Simple Encryption

BillSoo
07-04-2002, 01:36 PM
Encryption is the process of hiding meaning in a message in such a way that only the proper recipient can deduce the meaning.
There are 2 basic methods for encryption, codes and ciphers.
Codes are simple flags that carry meaning previously agreed upon. For instance, the phrase "Venice is nice" could mean "attack at dawn". Codes are nearly impossible to break since any arbitrary string could have any arbitrary meaning. You need to have the code book. However, sometimes it is possible to deduce certain codewords if the code is used too much. For instance, during WWII, the americans regularly intercepted japanese transmissions. They had broken most of the code before and knew that an attack on a target "omega" was imminent. However, they did not know what "omega" was. As a test, they the airbase on Midway Island transmit a message in the clear saying that their water was low. Sure enough, they then intercepted a japanese message stating that target "omega" was low on water.
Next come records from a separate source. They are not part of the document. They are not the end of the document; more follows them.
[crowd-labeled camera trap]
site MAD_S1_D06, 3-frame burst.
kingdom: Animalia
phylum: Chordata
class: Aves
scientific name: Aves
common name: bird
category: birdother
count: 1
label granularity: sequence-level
This allowed the americans to prepare for the battle of Midway that changed the course of the war in the pacific.

But for our purposes, codes are too inflexible. You need to have a codebook that carries a code for all occasions....you have to update all the codebooks out there periodically....and you need a secure method of transmitting the codebook in the first place.
A more flexible solution is ciphers. A cipher is a way of scrambling a message in such a way that the original message can be unscrambled. Thus, any message can be encoded, and all you need is an algorithm instead of a codebook.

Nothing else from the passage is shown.